Ernsthaft. Ich finde Indie-Games super. Etwas das aber fehlt wäre eine Indie-Games-Basis wo alle eine Gemeinsame Code oder Design-Datenbank verwalten um endlich auch mal höherwertige Spiele zu erstellen. Die mindestens an die AAA Titel der PS2/PS3 Generationen herankommen. Nicht falsch verstehen ich finde manche Indie-Spiele jetzt schon viel besser als aktuelle AAA Titel. Aber das ist noch so viel Potential drin. Wenn er das mit Mid-Range-Games meinte würde ich mich drüber freuen. Aber ich finde auch das das nichts neues ist. Es ist lediglich die Indie-Game Szene in der zweiten oder dritten Generation von Spielen mit mehr Kapital. Das die Konkurrenten für aktuelle Publisher da erst langsam fahrt auf nehmen ist doch klar. Ich hoffe nur immer das sie nicht auch Aufgekauft werden... wie zuletzt Minecraft und Microsoft.
Temeter  schrieb am
Scipione hat geschrieben:Wie warum? Das sieht man doch oft genug. Mid-budgets werden jeweils an den besten/bekanntesten Spielen ihres Genres gemessen, technisch, spielerisch, usw, selbst wenn da noch 50+ Millionen zwischenliegen. Erst bei Indies werden die Augen zugedrückt, wenn sie zB grafisch nicht mit den ganz grossen mithalten können. Und auf der anderen Seite fehlt es ihnen auch einfach an der Macht des Namens und des Marketings, die automatisch Vorteile mit sich bringen.

Nicht wirklich, Shadow Warrior oder Grey Goo haben sehen gut aus und sind Mid-Budget Titel, soviel wurde ihnen auch von Reviews bescheinigt.

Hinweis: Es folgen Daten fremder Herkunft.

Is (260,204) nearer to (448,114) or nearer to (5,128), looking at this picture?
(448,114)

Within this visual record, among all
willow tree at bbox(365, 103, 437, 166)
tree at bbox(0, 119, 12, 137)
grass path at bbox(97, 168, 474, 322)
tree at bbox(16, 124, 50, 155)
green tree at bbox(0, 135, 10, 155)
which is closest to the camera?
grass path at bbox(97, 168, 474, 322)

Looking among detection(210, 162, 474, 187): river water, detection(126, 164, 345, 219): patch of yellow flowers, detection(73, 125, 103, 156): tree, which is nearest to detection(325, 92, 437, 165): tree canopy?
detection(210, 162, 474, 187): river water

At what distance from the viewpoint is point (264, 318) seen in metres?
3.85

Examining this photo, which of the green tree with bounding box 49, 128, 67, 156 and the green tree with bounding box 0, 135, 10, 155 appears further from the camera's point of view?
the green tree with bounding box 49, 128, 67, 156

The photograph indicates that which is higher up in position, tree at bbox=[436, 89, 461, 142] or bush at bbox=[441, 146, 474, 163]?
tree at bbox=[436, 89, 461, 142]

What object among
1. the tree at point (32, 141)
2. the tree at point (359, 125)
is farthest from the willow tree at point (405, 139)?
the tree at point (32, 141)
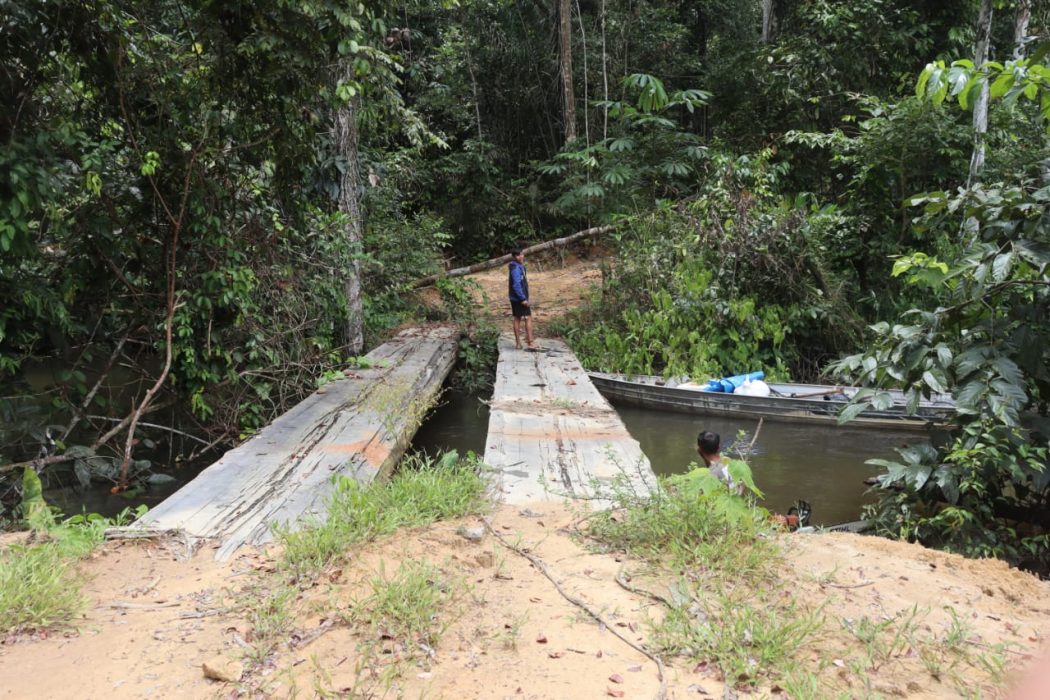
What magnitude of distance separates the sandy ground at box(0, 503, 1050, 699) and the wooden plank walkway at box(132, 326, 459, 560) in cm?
32

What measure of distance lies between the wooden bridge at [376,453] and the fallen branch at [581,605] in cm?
60

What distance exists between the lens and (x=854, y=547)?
3.67 m

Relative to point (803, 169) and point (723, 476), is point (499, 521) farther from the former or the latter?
point (803, 169)

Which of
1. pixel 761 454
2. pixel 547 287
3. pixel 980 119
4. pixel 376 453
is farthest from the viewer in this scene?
pixel 547 287

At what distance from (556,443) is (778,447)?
370 centimetres

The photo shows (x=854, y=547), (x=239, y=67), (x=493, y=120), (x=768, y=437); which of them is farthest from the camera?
(x=493, y=120)

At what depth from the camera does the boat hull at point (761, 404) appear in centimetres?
821

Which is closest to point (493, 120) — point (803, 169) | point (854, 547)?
point (803, 169)

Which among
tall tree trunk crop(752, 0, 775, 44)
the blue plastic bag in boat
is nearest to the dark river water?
the blue plastic bag in boat

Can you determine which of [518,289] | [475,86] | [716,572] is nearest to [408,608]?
[716,572]

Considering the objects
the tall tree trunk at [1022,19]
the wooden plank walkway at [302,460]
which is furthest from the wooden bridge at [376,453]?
the tall tree trunk at [1022,19]

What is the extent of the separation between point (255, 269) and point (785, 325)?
7.38 metres

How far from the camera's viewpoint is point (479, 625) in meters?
2.69

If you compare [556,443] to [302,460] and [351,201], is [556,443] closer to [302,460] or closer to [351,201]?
[302,460]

Gerade letzteres besitzt dazu noch massenhaft extrem hochwertiger Videosequenzen. Afaik haben Spezialisten an den Sequenzen gearbeitet, die ebenfalls für Effekt in HDR verantwortlich waren.
Richtig teuer werden Spiele heutzutage eher, wenn massenhaft in Scripts und Animationen investiert wird, geschweige denn weitreichende Skylines und absurd detaillierte Szenerien, von denen man die hälfte niemals wahrnimmt oder auch nur zur Kenntnis nimmt.

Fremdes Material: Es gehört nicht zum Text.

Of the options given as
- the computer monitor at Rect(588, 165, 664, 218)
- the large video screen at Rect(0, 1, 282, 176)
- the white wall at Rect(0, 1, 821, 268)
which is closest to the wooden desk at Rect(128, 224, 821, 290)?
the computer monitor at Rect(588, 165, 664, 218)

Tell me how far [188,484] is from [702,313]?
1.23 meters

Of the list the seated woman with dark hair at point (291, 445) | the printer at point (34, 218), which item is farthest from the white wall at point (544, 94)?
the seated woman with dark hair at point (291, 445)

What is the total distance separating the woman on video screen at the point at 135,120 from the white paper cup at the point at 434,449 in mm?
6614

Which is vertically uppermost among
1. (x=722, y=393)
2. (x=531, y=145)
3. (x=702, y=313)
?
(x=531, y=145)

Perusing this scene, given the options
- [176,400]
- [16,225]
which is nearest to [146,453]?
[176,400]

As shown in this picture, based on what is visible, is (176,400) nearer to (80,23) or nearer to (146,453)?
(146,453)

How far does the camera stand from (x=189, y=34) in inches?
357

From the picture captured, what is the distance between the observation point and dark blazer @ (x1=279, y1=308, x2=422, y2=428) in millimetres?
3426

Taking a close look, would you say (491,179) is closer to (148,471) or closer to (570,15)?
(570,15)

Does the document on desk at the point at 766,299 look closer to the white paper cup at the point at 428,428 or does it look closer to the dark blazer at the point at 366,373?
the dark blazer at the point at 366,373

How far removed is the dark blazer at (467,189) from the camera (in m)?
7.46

Mal ernsthaft, the Order hat beeindruckende Schlammlöcher und Warenhäuser.
3nfant 7errible schrieb am
Balmung hat geschrieben:
Scipione hat geschrieben:diese sogenannten mid-budget Spiele habens auch schwer, weil sie weder den Hype-Bonus der grossen Hype-Seiten bekommen, der den fetten Blockbustern vorbehalten ist, noch den Underdog-Bonus von den edgy Hipstern, die den kleinen, süssen und sympathischen Indies vorbehalten ist. Sie haben schlicht keine "Lobby" :P

Und warum? Schwarz/Weiß Denken.

Wie warum? Das sieht man doch oft genug. Mid-budgets werden jeweils an den besten/bekanntesten Spielen ihres Genres gemessen, technisch, spielerisch, usw, selbst wenn da noch 50+ Millionen zwischenliegen. Erst bei Indies werden die Augen zugedrückt, wenn sie zB grafisch nicht mit den ganz grossen mithalten können. Und auf der anderen Seite fehlt es ihnen auch einfach an der Macht des Namens und des Marketings, die automatisch Vorteile mit sich bringen.